[Collected data entries]
BEGIN
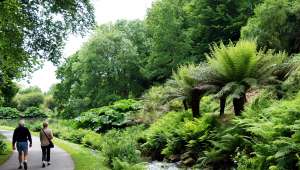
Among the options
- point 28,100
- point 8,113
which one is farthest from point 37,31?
point 28,100

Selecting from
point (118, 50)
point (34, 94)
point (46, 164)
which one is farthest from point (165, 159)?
point (34, 94)

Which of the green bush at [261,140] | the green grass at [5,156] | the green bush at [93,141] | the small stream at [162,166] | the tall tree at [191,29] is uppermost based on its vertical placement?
the tall tree at [191,29]

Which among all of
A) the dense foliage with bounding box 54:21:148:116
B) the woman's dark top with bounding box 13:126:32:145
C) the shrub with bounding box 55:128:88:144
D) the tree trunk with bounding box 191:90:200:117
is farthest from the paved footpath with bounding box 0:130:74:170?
the dense foliage with bounding box 54:21:148:116

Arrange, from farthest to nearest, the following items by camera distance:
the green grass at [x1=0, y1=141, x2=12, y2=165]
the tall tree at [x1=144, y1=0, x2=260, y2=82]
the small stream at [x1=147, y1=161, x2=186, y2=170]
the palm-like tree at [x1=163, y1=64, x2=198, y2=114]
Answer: the tall tree at [x1=144, y1=0, x2=260, y2=82] → the palm-like tree at [x1=163, y1=64, x2=198, y2=114] → the green grass at [x1=0, y1=141, x2=12, y2=165] → the small stream at [x1=147, y1=161, x2=186, y2=170]

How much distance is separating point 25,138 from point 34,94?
7871 centimetres

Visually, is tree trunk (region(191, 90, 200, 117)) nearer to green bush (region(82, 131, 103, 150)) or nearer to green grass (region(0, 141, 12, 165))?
green bush (region(82, 131, 103, 150))

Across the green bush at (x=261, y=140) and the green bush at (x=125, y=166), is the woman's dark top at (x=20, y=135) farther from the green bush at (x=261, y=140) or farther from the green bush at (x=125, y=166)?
the green bush at (x=261, y=140)

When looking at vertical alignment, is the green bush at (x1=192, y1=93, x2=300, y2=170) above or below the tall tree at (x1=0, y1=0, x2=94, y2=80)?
below

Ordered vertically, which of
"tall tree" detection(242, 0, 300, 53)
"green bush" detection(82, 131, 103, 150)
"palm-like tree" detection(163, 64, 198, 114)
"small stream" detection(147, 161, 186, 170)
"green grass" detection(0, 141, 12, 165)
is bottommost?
"small stream" detection(147, 161, 186, 170)

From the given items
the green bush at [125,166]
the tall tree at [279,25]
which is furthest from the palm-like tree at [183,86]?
the green bush at [125,166]

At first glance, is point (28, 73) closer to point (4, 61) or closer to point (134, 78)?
point (4, 61)

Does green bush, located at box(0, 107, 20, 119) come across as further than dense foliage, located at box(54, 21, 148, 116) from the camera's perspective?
Yes

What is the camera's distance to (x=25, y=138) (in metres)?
15.5

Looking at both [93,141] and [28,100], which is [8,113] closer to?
[28,100]
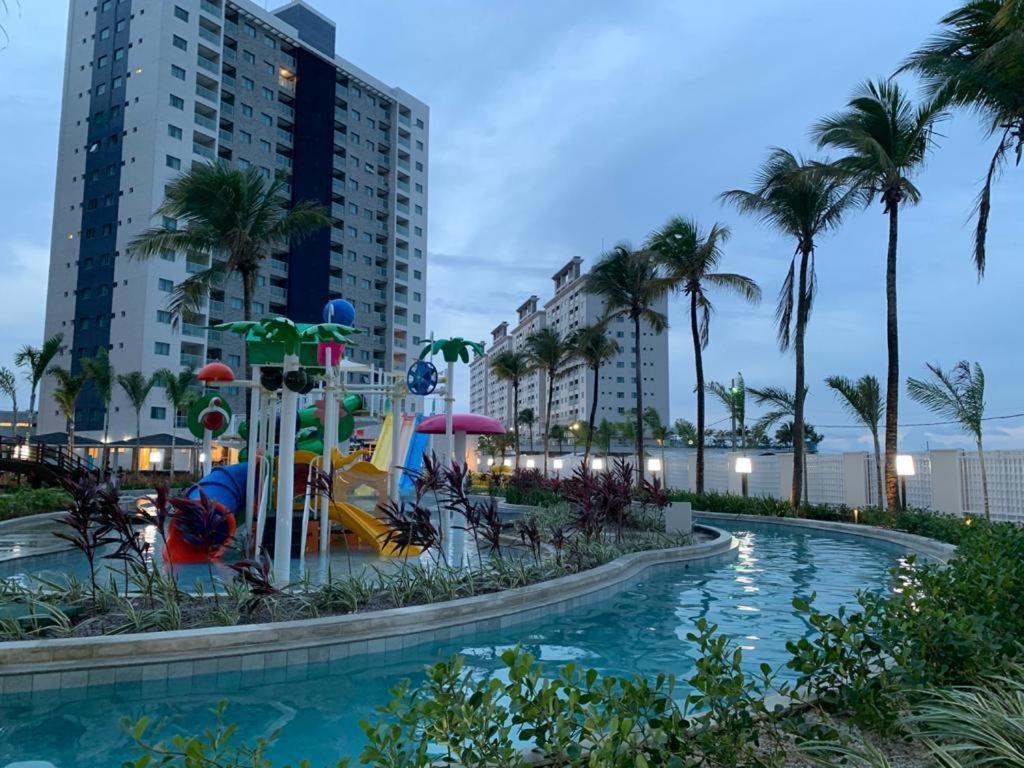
END
Write out all of the items again with "woman's black top" substituted for every "woman's dark top", and change nothing else. Leave the pictures out.

Output below →
Among the options
- point 28,100
- point 8,113
which one is farthest from point 37,31?
point 28,100

Selecting from
point (118, 50)
point (34, 94)
point (46, 164)
which one is farthest from point (165, 159)?
point (34, 94)

Which of the green bush at [261,140] | the green grass at [5,156] | the green bush at [93,141] | the small stream at [162,166] | the tall tree at [191,29] is uppermost based on its vertical placement?
the tall tree at [191,29]

Which among all of
A) the dense foliage with bounding box 54:21:148:116
B) the woman's black top with bounding box 13:126:32:145
C) the shrub with bounding box 55:128:88:144
D) the tree trunk with bounding box 191:90:200:117
is farthest from the paved footpath with bounding box 0:130:74:170?
the dense foliage with bounding box 54:21:148:116

Arrange, from farthest to nearest, the following items by camera distance:
the green grass at [x1=0, y1=141, x2=12, y2=165]
the tall tree at [x1=144, y1=0, x2=260, y2=82]
the small stream at [x1=147, y1=161, x2=186, y2=170]
the palm-like tree at [x1=163, y1=64, x2=198, y2=114]
Answer: the tall tree at [x1=144, y1=0, x2=260, y2=82] → the palm-like tree at [x1=163, y1=64, x2=198, y2=114] → the green grass at [x1=0, y1=141, x2=12, y2=165] → the small stream at [x1=147, y1=161, x2=186, y2=170]

How much distance is separating point 25,138 from point 34,94?
7871 centimetres

Visually, is tree trunk (region(191, 90, 200, 117)) nearer to green bush (region(82, 131, 103, 150)) or nearer to green grass (region(0, 141, 12, 165))?
green bush (region(82, 131, 103, 150))

Across the green bush at (x=261, y=140) and the green bush at (x=125, y=166), is the woman's black top at (x=20, y=135) farther from the green bush at (x=261, y=140) or farther from the green bush at (x=125, y=166)?
the green bush at (x=261, y=140)

When looking at vertical alignment, is the green bush at (x1=192, y1=93, x2=300, y2=170) above or below the tall tree at (x1=0, y1=0, x2=94, y2=80)?
below

Ordered vertically, which of
"tall tree" detection(242, 0, 300, 53)
"green bush" detection(82, 131, 103, 150)
"palm-like tree" detection(163, 64, 198, 114)
"small stream" detection(147, 161, 186, 170)
"green grass" detection(0, 141, 12, 165)
is bottommost?
"small stream" detection(147, 161, 186, 170)

From the given items
the green bush at [125,166]
the tall tree at [279,25]
which is furthest from the palm-like tree at [183,86]?
the green bush at [125,166]

At first glance, is point (28, 73) closer to point (4, 61) or closer to point (134, 78)?
point (4, 61)

Does green bush, located at box(0, 107, 20, 119) come across as further than dense foliage, located at box(54, 21, 148, 116) from the camera's perspective?
Yes

What is the camera's distance to (x=25, y=138) (in metres)?
15.5

Looking at both [93,141] and [28,100], which is [8,113] closer to?
[28,100]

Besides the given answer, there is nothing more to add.